Voilà pourquoi le président de la République souhaite que ce dialogue avec la Turquie continue.
Q - En deux mots, vous savez que beaucoup de députés, y compris de la majorité, y compris de l'UMP, souhaitent un débat sur la Turquie tout de suite, pas simplement le référendum à l'arrivée qu'a promis Jacques Chirac, un débat tout de suite et ils veulent un vote. Le gouvernement veut bien un débat mais ne veut pas le vote car il a peur qu'il y ait une majorité négative à l'Assemblée nationale.
R - Non, je ne crois pas que ce soit une crainte d'avoir une majorité négative, je ne suis pas sûr d'ailleurs qu'il y ait une majorité contre cette perspective d'adhésion, en tout cas contre le début des négociations. Les députés en question que je connais bien et que j'ai écoutés connaissent très bien la Constitution. C'est le gouvernement et le président de la République qui négocient les traités internationaux et c'est le Parlement ou le peuple qui tranche et qui décide de ces traités.

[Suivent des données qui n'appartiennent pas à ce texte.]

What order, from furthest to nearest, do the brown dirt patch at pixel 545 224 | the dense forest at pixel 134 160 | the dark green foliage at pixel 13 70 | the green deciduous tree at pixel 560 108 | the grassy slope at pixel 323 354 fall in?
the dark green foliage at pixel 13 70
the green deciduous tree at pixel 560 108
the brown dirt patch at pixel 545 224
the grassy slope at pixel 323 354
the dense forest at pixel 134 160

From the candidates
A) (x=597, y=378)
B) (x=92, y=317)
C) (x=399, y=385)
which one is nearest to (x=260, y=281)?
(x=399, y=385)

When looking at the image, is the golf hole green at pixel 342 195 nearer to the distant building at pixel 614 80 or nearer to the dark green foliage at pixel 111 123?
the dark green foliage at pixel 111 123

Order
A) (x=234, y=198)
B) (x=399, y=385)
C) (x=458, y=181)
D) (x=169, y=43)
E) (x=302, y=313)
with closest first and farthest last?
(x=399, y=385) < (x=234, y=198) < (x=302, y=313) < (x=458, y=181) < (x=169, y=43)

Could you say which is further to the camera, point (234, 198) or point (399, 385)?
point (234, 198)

Nous ne sommes pas dans l'adoption d'un traité mais au début de la négociation d'un traité ; je pense donc qu'il est important qu'il y ait un débat, le Premier ministre d'ailleurs l'a dit, je pense même qu'il y aura beaucoup de débats et puis il y aura un vote le moment venu. Ce vote sera, et c'est ce qui me paraît le plus important, celui de ceux qui nous regardent, c'est-à-dire de chacune et de chacun des Français qui trancheront comme ils l'ont fait, dans un autre débat important, pour une autre adhésion importante qui était celle du Royaume-Uni il y a quelques années.
Q - Brièvement, les Français, lorsqu'on les interroge dans les sondages, sont hostiles à l'entrée de la Turquie aujourd'hui. On voit très bien dans ces enquêtes qu'en réalité, ils ont peur d'un grand pays musulman de 70 millions d'habitants qui serait le pays le plus peuplé d'Europe à terme.

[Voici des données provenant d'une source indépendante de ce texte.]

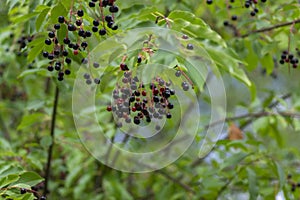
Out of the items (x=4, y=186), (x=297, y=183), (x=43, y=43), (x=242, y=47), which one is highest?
(x=242, y=47)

R - Donc, il faut débattre et parler parce que le pire dans une affaire comme celle-là, et d'une manière générale pour les questions européennes, c'est le silence. C'est le silence qui entretient les peurs, ce sont ces peurs qu'utilisent certains hommes politiques et je pense que les Français sont plus intelligents que certains hommes politiques ne le croient. Les Français savent, je le répète, que la religion dominante d'un pays, que le peuple soit chrétien ou qu'il soit musulman, ce n'est pas le critère d'adhésion à l'Union européenne. La Turquie est un État laïque et donc, je pense que nous pouvons parler de notre intérêt, de l'intérêt de notre sécurité, de notre stabilité et justifier pour cela que l'on poursuive le dialogue avec la Turquie qui peut être un dialogue très long, de dix ou quinze ans avant une adhésion éventuelle.
Q - A propos de l'Europe, vous savez ce que disent les socialistes sur l'interprétation du traité ; vous avez contribué à l'élaboration de ce traité lorsque vous étiez commissaire européen. Laurent Fabius défend la thèse selon laquelle en fait il n'y a pas d'avancées sociales dans le traité et il y a un carcan libéral. Sans faire de longs discours, il a raison ou il a tort ?
R - Je pense que Laurent Fabius est passé à côté du sujet, peut-être avec quelques arrière-pensées de politique intérieure. Lorsqu'on lit ce texte, lorsqu'on lit ce petit livre dont, en effet, j'ai été l'un des ouvriers avec M. Giscard d'Estaing et beaucoup d'autres, de droite et de gauche, je peux dire que l'on a besoin de ce texte.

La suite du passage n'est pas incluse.